When optimizing a fused sparse attention kernel for a GPU programming contest, we spent a session dissecting what a benchmark measurement actually contains. The answer was more complicated than expected: hidden profiling overhead, deterministic pointer aliasing, pre-baked command buffers, and cloud instance variance were all silently shaping the numbers. Here is what we found.

The Problem

We were measuring GPU kernel speedups against a naive PyTorch baseline and noticed that some optimizations produced smaller improvements than the profiler suggested, while others appeared inconsistent across runs. Before trusting any number, we needed to understand every microsecond in the measurement loop.

CUPTI Is Always On If It Is Installed

Installing cupti-python (to get profiling access) silently downgrades PyTorch and registers CUPTI profiling callbacks system-wide. Those callbacks fire on every CUDA API call — even when no active profiling session is running. We measured 8–15% overhead on every CUDA API call as a result.

Disabling it without removing the library:

CUDA_INJECTION64_PATH="" CUPTI_ENABLED=0 python benchmark.py

This recovered the overhead. But here is the paradox: removing CUPTI hurt the measured speedup ratio. The naive baseline makes many more CUDA API calls than our optimized kernel, so CUPTI was taxing the baseline disproportionately. Eliminating it actually made the baseline faster in relative terms. If your benchmark compares a kernel-heavy path against a Python-heavy one, installed-but-idle CUPTI can inflate your reported speedup.

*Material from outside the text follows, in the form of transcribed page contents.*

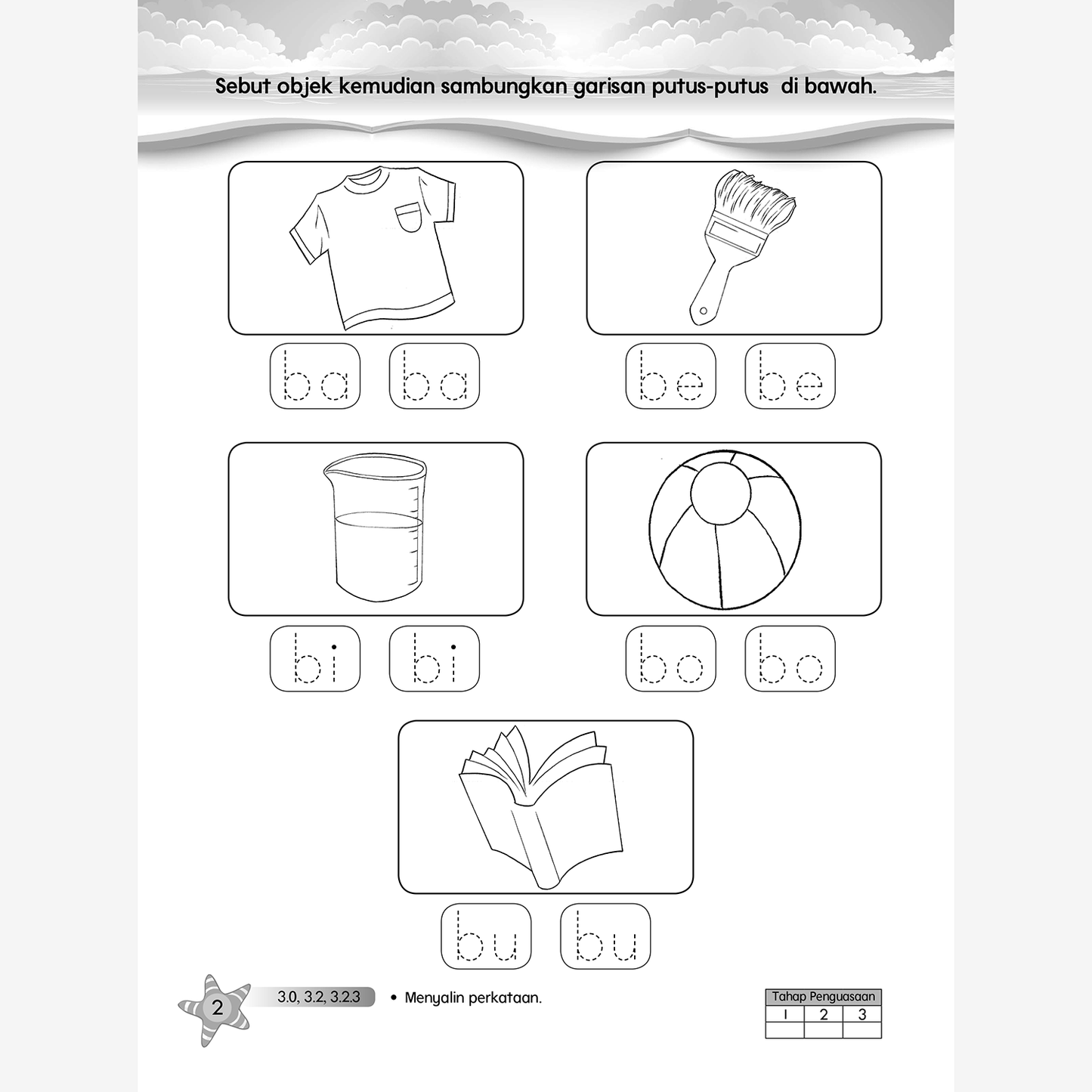 Sebut objek kemudian sambungkan garisan putus-putus di bawah.

ba ba

be be

bi bi

bo bo

bu bu

2

3.0, 3.2, 3.2.3

• Menyalin perkataan.

| Tahap Penguasaan | | |
|---|---|---|
| 1 | 2 | 3 |
| | | |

The Caching Allocator Makes Pointer-Skip Optimizations Useless

The benchmark framework clones tensors each iteration to prevent cross-iteration state contamination. Because of how PyTorch’s CUDA caching allocator works — it reuses freed memory blocks deterministically — the allocated pointer for a given tensor alternates between two addresses: A, B, A, B, across iterations.

We had added a “skip SetParams if pointer unchanged” fast path. During warmup it fires, but during the timed measurement loop the pointer alternates every iteration, so the fast path never triggers. We were carrying dead code that looked useful in profiling but contributed nothing during measurement.

CUDA Graph Launch Is Faster Than a Single cuLaunchKernel

This one is counter-intuitive. cuGraphLaunch involves two driver calls (cuGraphExecKernelNodeSetParams + cuGraphLaunch) versus one for cuLaunchKernel, yet the graph path is faster:

Launch method GPU time
Raw Python / Triton dispatch ~38.4 μs
Direct cuLaunchKernel ~25.0 μs
Graph SetParams + Launch ~24.1 μs
Graph-only (no SetParams) ~21.4 μs

The reason is that cuGraphInstantiateWithFlags pre-bakes binary resolution, grid/block validation, and GPU-side command buffer creation at capture time. cuGraphLaunch submits a pre-built packet; cuLaunchKernel does all that work at launch time on every call.

22% of Measured Time Was CPU Overhead

Breaking down a single iteration of our optimized kernel:

Python dispatch (dict lookup, shape check):  ~0.3 μs
data_ptr() × 7 pointer reads:               ~0.6 μs
C shim (SetParams + cuGraphLaunch):          ~3.9 μs
GPU kernel execution:                       ~24.4 μs
─────────────────────────────────────────────────────
Total wall time per iteration:              ~29.2 μs
CPU/dispatch fraction:                         ~22%

On a kernel this fast, nearly a quarter of wall time is spent in Python and the CUDA driver before any GPU work begins. The implication: if you measure with torch.cuda.synchronize() bracketing, you are measuring CPU dispatch skill as much as GPU compute.

C Compiler Flags Do Not Matter for Tiny Dispatch Shims

We compiled a ~20-line C shim that calls cuGraphExecKernelNodeSetParams and cuGraphLaunch. We tested -O2 versus -O3 -march=native -flto. No consistent difference. The bottleneck is the driver calls themselves, not the surrounding C code. More interestingly, -O3 without -march=native was 3–4% slower — larger compiled output created instruction cache pressure on a function called millions of times.

For CPU-side glue code around GPU calls, compile for code size, not throughput.

Cloud Instance Variance Dwarfs Small Optimizations

Running parallel benchmark instances on a cloud GPU provider, we observed ~25% performance variation between nominally identical machines. An apparent 14% win from a compiler flag change turned out to be an assignment to a faster instance. We caught this only because we ran A/B comparisons sequentially on a pinned instance.

The rule: any optimization smaller than your cloud variance needs to be measured with sequential A/B runs on the same physical GPU, with enough repetitions to establish a distribution.

The Takeaway

A benchmark number for a short GPU kernel is a composite of: hidden profiling overhead, allocator behavior, driver call costs, and hardware variance. Before optimizing a kernel further, audit what fraction of your measurement is actually GPU compute. In our case, ~22% was not — and that ceiling matters when you are chasing the last few percent of speedup.